Em reuniões de junho de 2008, os negociadores palestinos chegaram a oferecer que Israel ficasse com os setores de Jerusalém Oriental que ocupou desde a guerra de 1967 em troca de o governo hebraico conceder outras partes do território israelense.

 

A negociação incluiu a possibilidade de um dos setores mais conflituosos, onde se encontra a Mesquita de al-Aqsa, construída sobre um templo judeu, ficar sob supervisão internacional até que se chegasse a uma solução permanente.

 

"Esta é a primeira vez na história que fazemos tal proposta", afirmou em uma das reuniões Ahmed Qorei, um dos negociadores palestinos.

 

"Os estamos oferecendo a maior Yerushalayim na história judia", disse, por sua vez, o chefe da equipe negociadora palestina, Saeb Erekat, de acordo com os documentos filtrados pela "Al Jazeera".

 

Nessa reunião específica, realizada em 15 de junho de 2008, participaram também a então secretária de Estado americana, Condoleezza Rice, e a ministra de Relações Exteriores de Israel na época, Tzipi Livni.

 

Em outra reunião realizada no dia 21 de outubro de 2009 entre Erekat e representantes americanos, entre eles o enviado especial da Casa Branca, George Mitchell, o negociador palestino pediu a Washington "soluções criativas" para poder dividir Jerusalém.

 

"A soberania da velha cidade para a Palestina, exceto o bairro judaico e parte do bairro armênio, El Haram (onde se encontra a mesquita al-Aqsa), pode ser deixada para discussões posteriores, com meios criativos.
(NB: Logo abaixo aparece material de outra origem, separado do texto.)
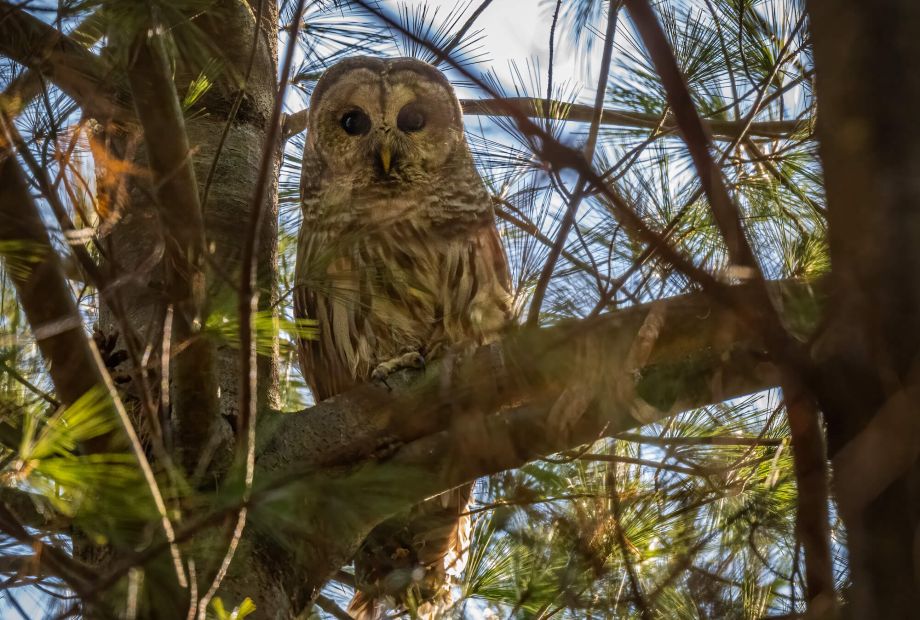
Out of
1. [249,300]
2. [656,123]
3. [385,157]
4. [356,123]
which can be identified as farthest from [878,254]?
[356,123]

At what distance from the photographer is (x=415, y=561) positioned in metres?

O que não posso fazer é me converter ao sionismo", acrescentou o dirigente palestino Erekat.

 

Aparentemente, segundo a rede catariana, os palestinos também aceitaram uma proposta israelense para receber anualmente em seu território 10 mil refugiados palestinos - mais de 5 milhões e que estão concentrados em sua maioria em países vizinhos.

 

Em declarações posteriores à "Al Jazeera", Erekat questionou os chamados "Documentos Palestinos", e disse que se baseiam em "mentiras e meias verdades".

 

As negociações de paz de então foram interrompidas quando em dezembro de 2008 Israel lançou a "Operação Chumbo Fundido" contra a faixa palestina de Gaza, controlada pelo movimento Hamas, que deixou mais de 1,4 mil palestinos mortos, em sua maioria civis.